**Testo del documento:**
☆ ☆ ☆ ☆
Un libro su Matteotti


Molto spesso, la successione casuale dei libri che ci capitano tra le mani è molto più illuminante di qualsiasi bibliografia ragionata. Mi è capitato di verificarlo proprio in questi giorni, leggendo uno straordinario romanzo di Jack London, Il Tallone di Ferro, pubblicato nel 1908, e subito dopo una novità fresca di stampa, Il nemico di Mussolini di Marzio Breda e Stefano Caretti (Solferino), che è un’avvincente biografia di Giacomo Matteotti, del quale quest’anno cade il centenario del sequestro e dell’assassinio. Il romanzo di London è la fosca profezia di una dittatura, una distopia del genere poi reso celebre da 1984 di George Orwell e da innumerevoli romanzi di fantascienza. Il libro di Breda e Caretti è invece fondato sulla più rigorosa e accertata documentazione storica. Ma tra l’eroe di London, Ernest Everhard, e il leader del Partito socialista unitario, rapito e barbaramente trucidato da una squadraccia di sicari di Mussolini, al di là delle differenze di pensiero esistono evidenti affinità psicologiche. E mi sembra difficile che il coltissimo Matteotti non abbia letto il romanzo di London, tradotto in tutto il mondo, che fu un’«opera di divulgazione dei dati basilari del socialismo», come l’ha definita Goffredo Fofi, di enorme impatto culturale, molto ammirata anche da Trotsky.
Tra il personaggio del romanzo americano e l’uomo politico italiano non ci sono tante analogie di pensiero: Everhard corrisponde al tipo del «massimalista», del sindacalista rivoluzionario, mentre Matteotti fu un intelligente e preparato riformista, molto rigoroso al momento di scegliere i suoi obiettivi e i metodi democratici necessari a conseguirli. Semmai, l’affinità profonda riguarda la purezza del carattere, animato da una fede capace di spregiare ogni pericolo, compreso quello della vita, volentieri sacrificata al bene comune. Nemmeno l’eterno freno del «tenere famiglia» può deviare il percorso di questi destini eroici, che ritengono che l’unica sicurezza che va garantita ai propri cari consiste nel farli vivere in un mondo più giusto e razionale, anziché adattarli all’ingiustizia e alla sopraffazione.
☆ ☆ ☆ ☆
**Dati grezzi:**
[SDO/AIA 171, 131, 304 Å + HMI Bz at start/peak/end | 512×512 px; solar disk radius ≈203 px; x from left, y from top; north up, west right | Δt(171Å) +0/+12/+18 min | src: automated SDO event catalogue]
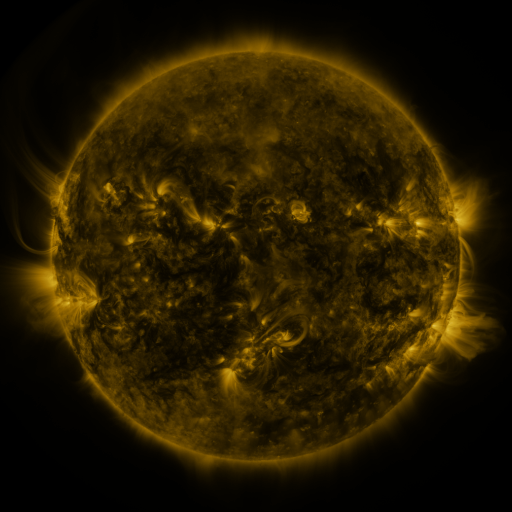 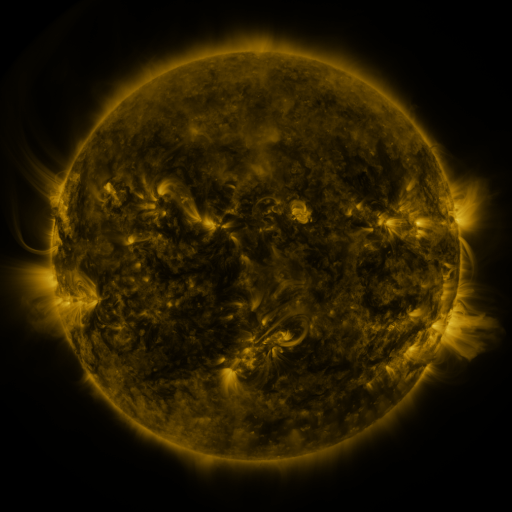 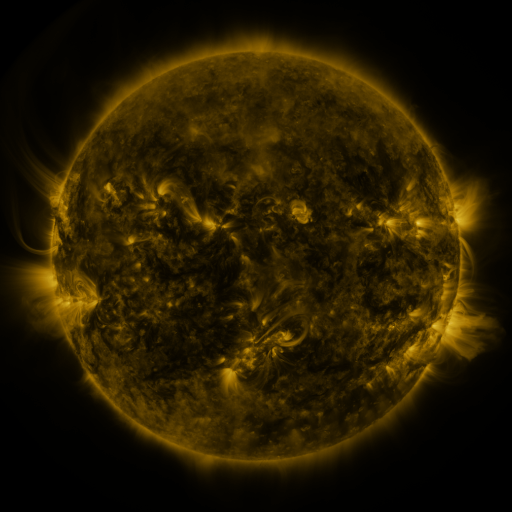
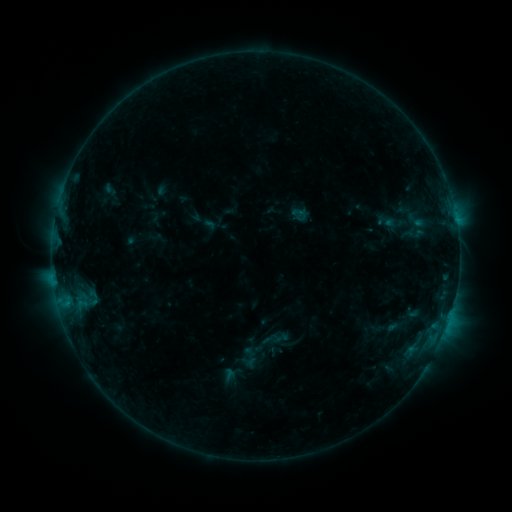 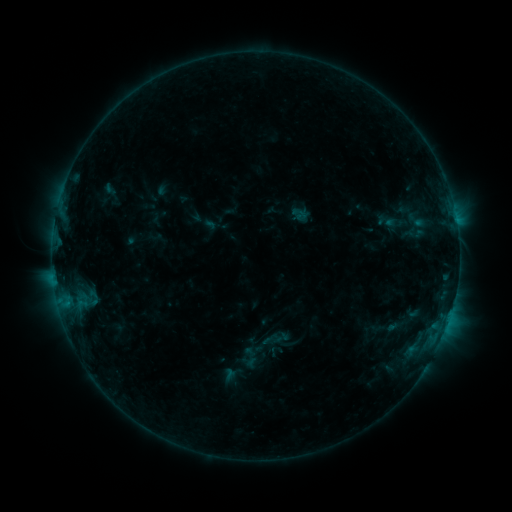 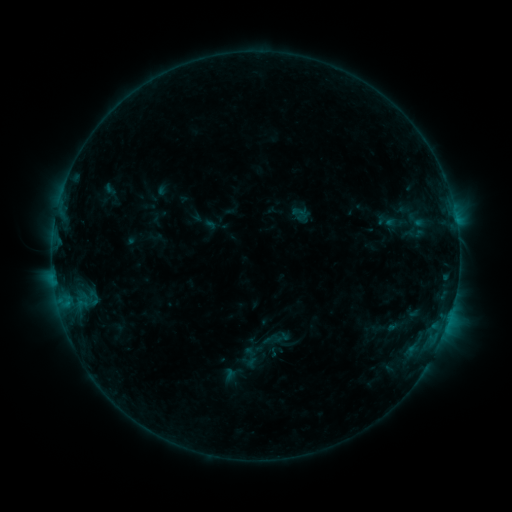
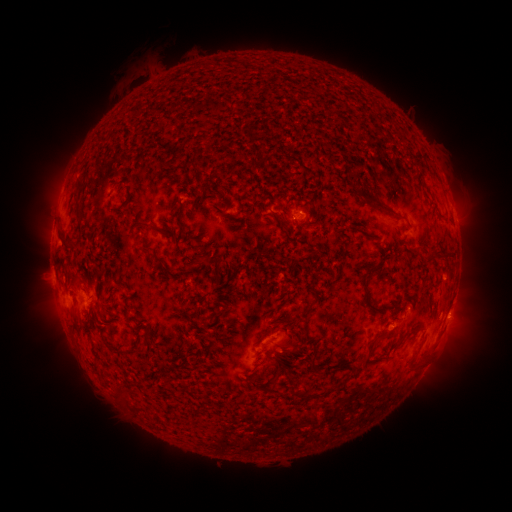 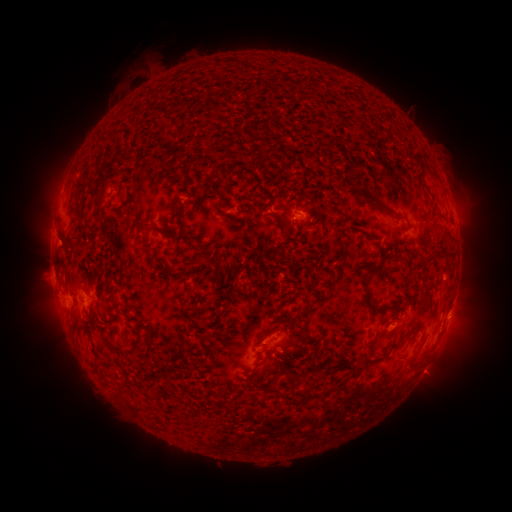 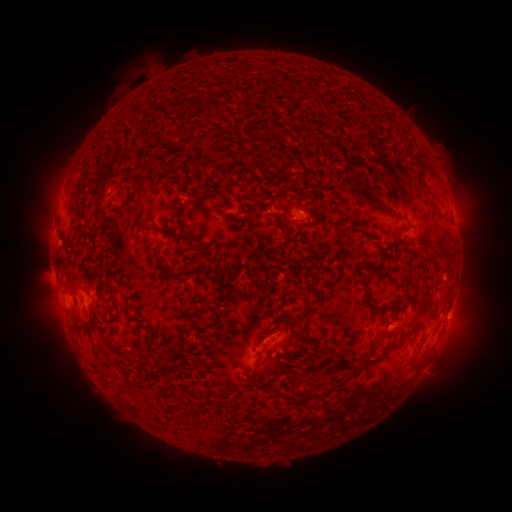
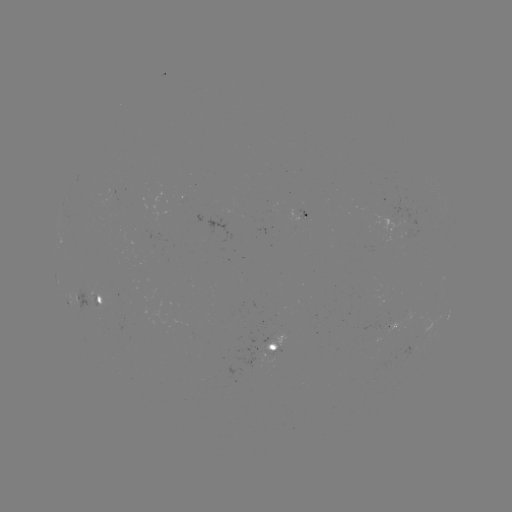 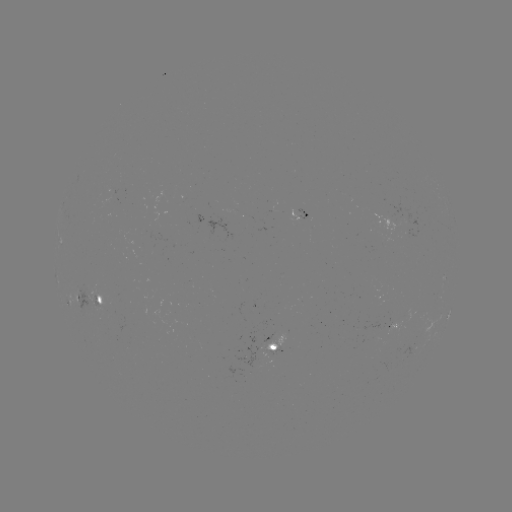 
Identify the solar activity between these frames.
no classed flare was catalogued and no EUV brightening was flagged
☆ ☆ ☆ ☆
**Compito assegnato:** Scrivi il seguito dell'articolo sul libro dedicato a Matteotti, riprendendo subito dopo la sua ultima frase. I dati non hanno alcun ruolo in questo lavoro.

**Risposta attesa:**
Personalmente, fin da quando ne ho sentito parlare a scuola, di antifascisti come Matteotti, o Piero Gobetti, o i fratelli Rosselli, mi ha sempre colpito un coraggio che sconfina in una specie di consapevole, calcolata incoscienza. E non parlo solo del coraggio delle idee, che è una cosa preziosa ma, per così dire, più universalmente accessibile. Si tratta della forma più arcaica e universale di coraggio, che è il coraggio fisico del singolo quando si oppone a una moltitudine di canaglie forti solo del loro numero, dei loro manganelli, dei loro demenziali vessilli.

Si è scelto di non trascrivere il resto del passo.